Short web captions:
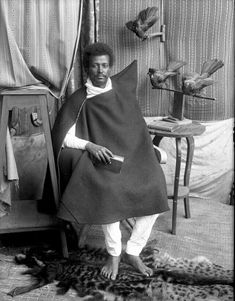 Ethiopian highland man of prominence from Gojam in 1912 G.C
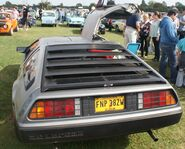 Delorean rear view 2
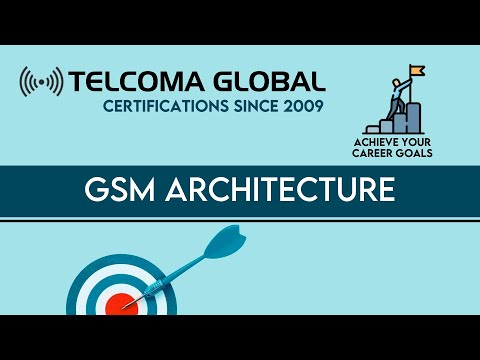 GSM architecture (Global System for Mobile) course by TELCOM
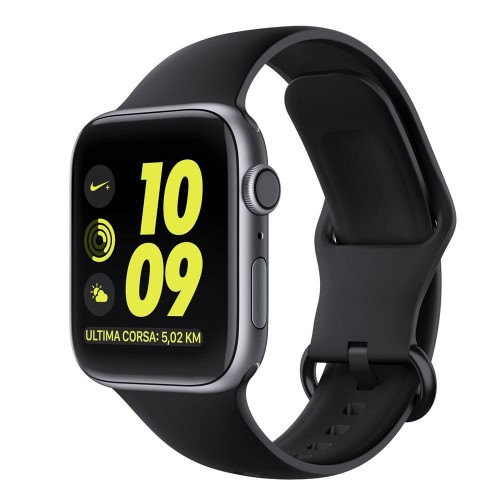 TECH-PROTECT GEARBAND APPLE WATCH 1-2-3-4-5 (38-40MM) BLACK 1.jpg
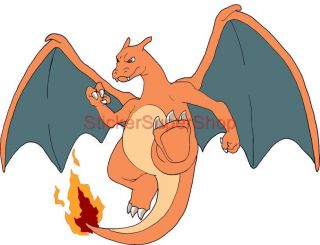 Choose Size Charizard Pokemon Decal Removable Wall Sticker Home Decor Art Room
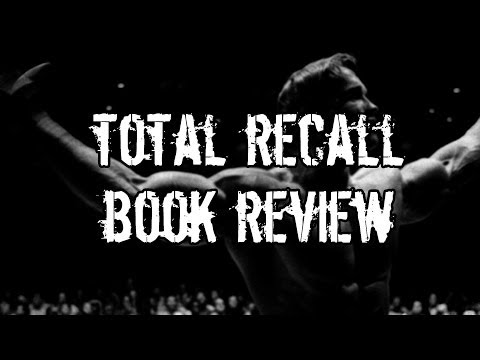 Arnold Schwarzenegger Autobiography Book Review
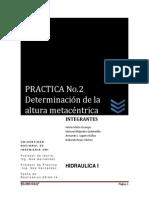 Hidraulica Informe 2 (100%)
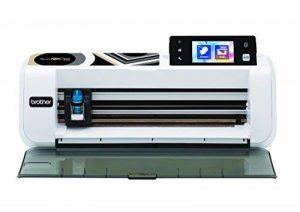 Brother Cm260 Machine de Découpe Acier Inoxydable Blanc/Noir 50 x 17 x 20 cm de la marque Brother image 0 produit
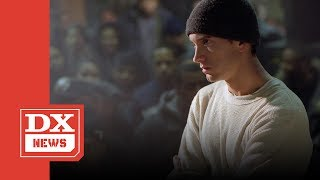 """U.K. Rapper HYBRiD Aims To Outrap Eminem By Beating """"Rap God"""" Record"""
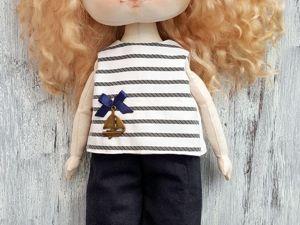 Шьем комплект в морском стиле для куклы. Часть 2. Ярмарка Мастеров - ручная работа, handmade.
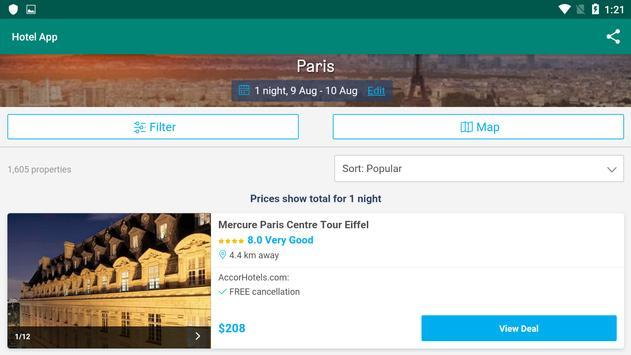 Hotel Booking screenshot 9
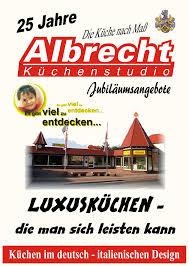 K Henstudio Online Angebote Küchenstudio Andy Albrecht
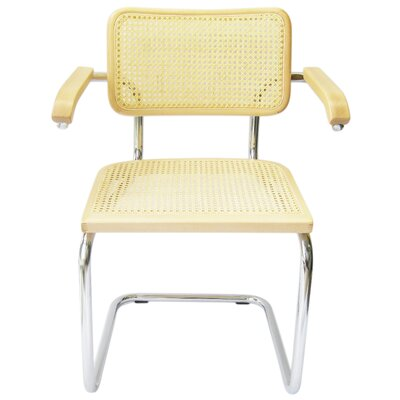Cool Cane Dining Chair Breuer Chair Company Pdpeps Interior Chair Design Pdpepsorg
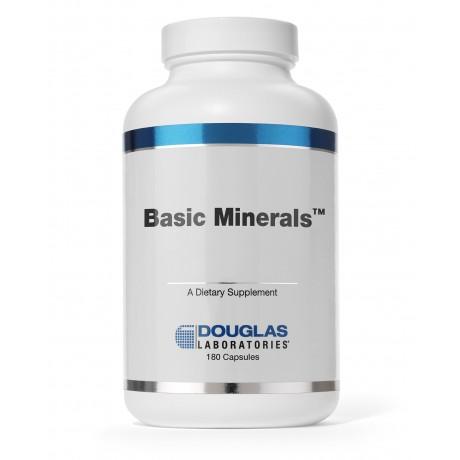 Image of Basic Minerals (Iron-Free)
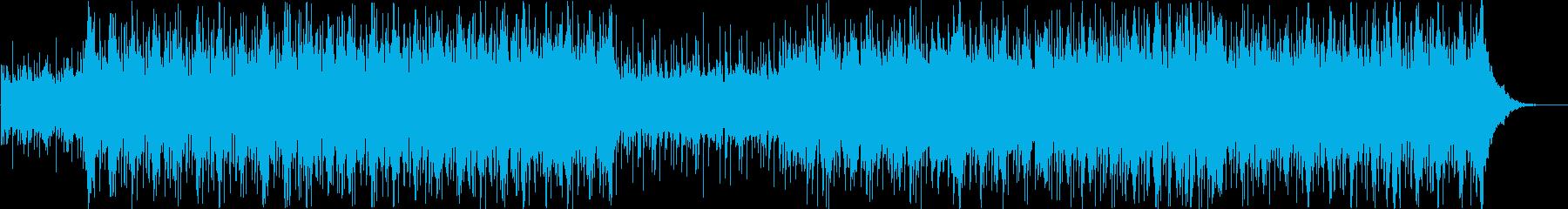 シンセサイザー、e-ピアノ、パーカ...の再生済みの波形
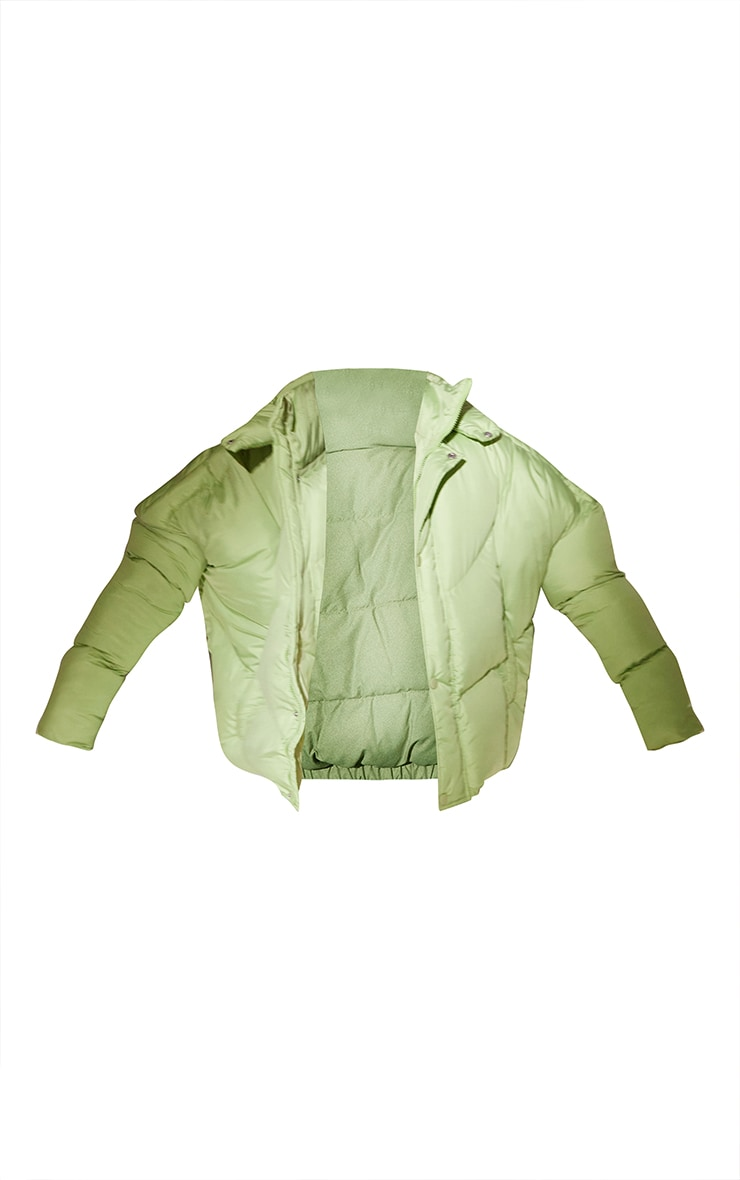 RENEW Tall Sage Green Nylon Oversized Curved Panel Puffer Jacket 5
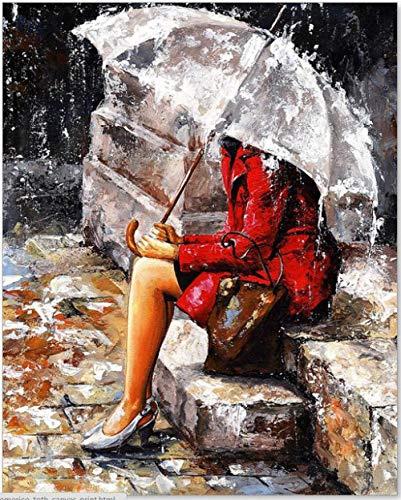 YXMM Street Art Schablone Malerei, ungiftig und lebendige Farben und langlebige Pigmente, geeignet für Anfänger, Studenten und professionelle Maler, Frau mit Regenschirm, 30 x 40 x 50 cm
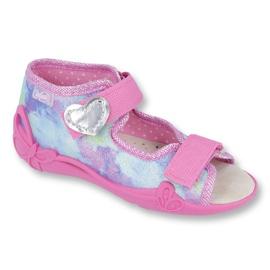 Befado žute dječje cipele 342P005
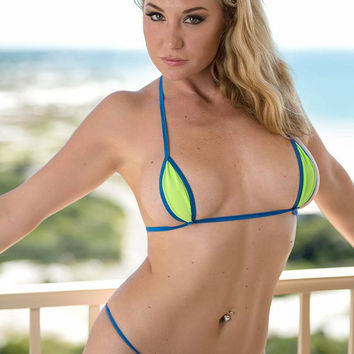 Solid Neon Green Mini Teardrop Micro G-String Bikini 2 Piece XS Thong Minimal Coverage Extreme Tan Barely There w/ Electric Blue String
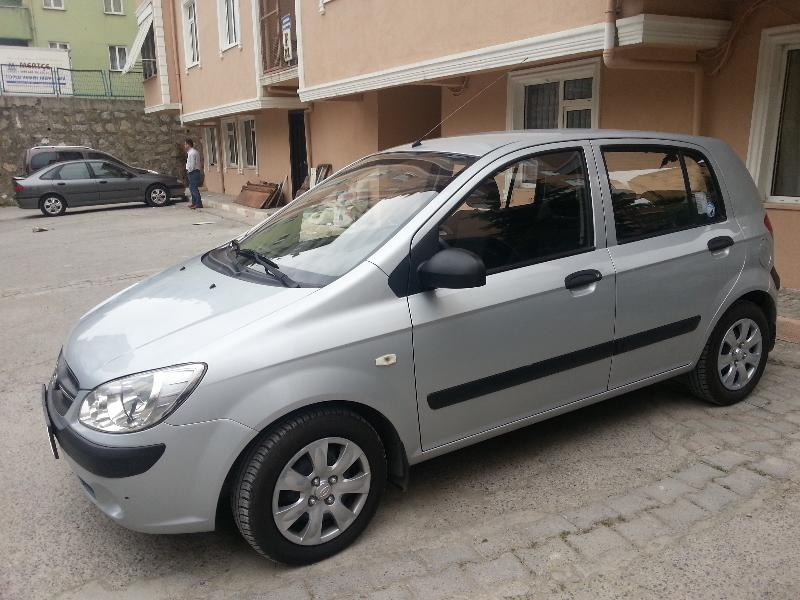 hyundai getz 1 4 dohc 2010 model ikinci el araba. Black Bedroom Furniture Sets. Home Design Ideas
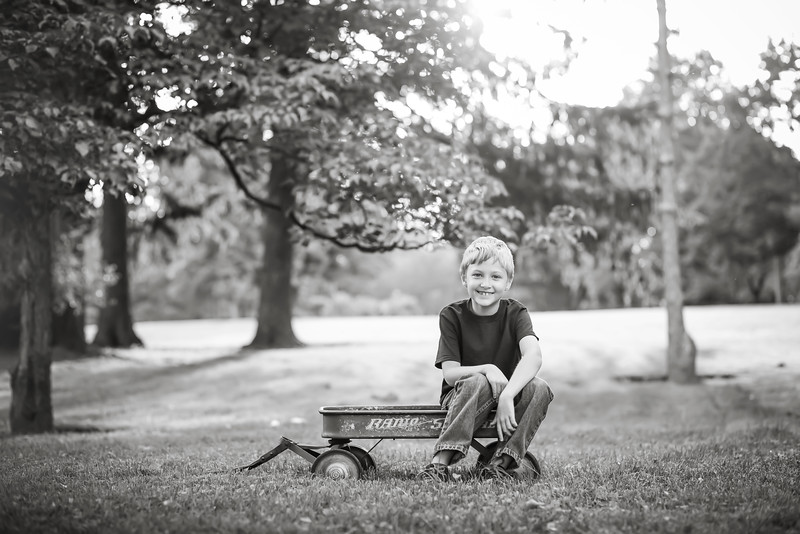 child portraits Miller Schittler-95-2-2.jpg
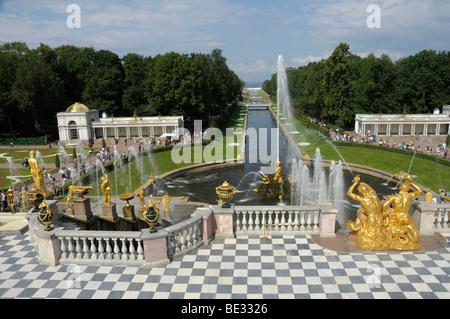 Grand Cascade, Peterhof, Petrodvorez, Saint Petersburg, Russia, Europe - Stock Photo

## Goal of the exercise
An exact copy of the entries above is needed, with the pictures removed.

## The answer
 Ethiopian highland man of prominence from Gojam in 1912 G.C
 Delorean rear view 2
 GSM architecture (Global System for Mobile) course by TELCOM
 TECH-PROTECT GEARBAND APPLE WATCH 1-2-3-4-5 (38-40MM) BLACK 1.jpg
 Choose Size Charizard Pokemon Decal Removable Wall Sticker Home Decor Art Room
 Arnold Schwarzenegger Autobiography Book Review
 Hidraulica Informe 2 (100%)
 Brother Cm260 Machine de Découpe Acier Inoxydable Blanc/Noir 50 x 17 x 20 cm de la marque Brother image 0 produit
 """U.K. Rapper HYBRiD Aims To Outrap Eminem By Beating """"Rap God"""" Record"""
 Шьем комплект в морском стиле для куклы. Часть 2. Ярмарка Мастеров - ручная работа, handmade.
 Hotel Booking screenshot 9
 K Henstudio Online Angebote Küchenstudio Andy Albrecht
Cool Cane Dining Chair Breuer Chair Company Pdpeps Interior Chair Design Pdpepsorg
 Image of Basic Minerals (Iron-Free)
 シンセサイザー、e-ピアノ、パーカ...の再生済みの波形
 RENEW Tall Sage Green Nylon Oversized Curved Panel Puffer Jacket 5
 YXMM Street Art Schablone Malerei, ungiftig und lebendige Farben und langlebige Pigmente, geeignet für Anfänger, Studenten und professionelle Maler, Frau mit Regenschirm, 30 x 40 x 50 cm
 Befado žute dječje cipele 342P005
 Solid Neon Green Mini Teardrop Micro G-String Bikini 2 Piece XS Thong Minimal Coverage Extreme Tan Barely There w/ Electric Blue String
 hyundai getz 1 4 dohc 2010 model ikinci el araba. Black Bedroom Furniture Sets. Home Design Ideas
 child portraits Miller Schittler-95-2-2.jpg
 Grand Cascade, Peterhof, Petrodvorez, Saint Petersburg, Russia, Europe - Stock Photo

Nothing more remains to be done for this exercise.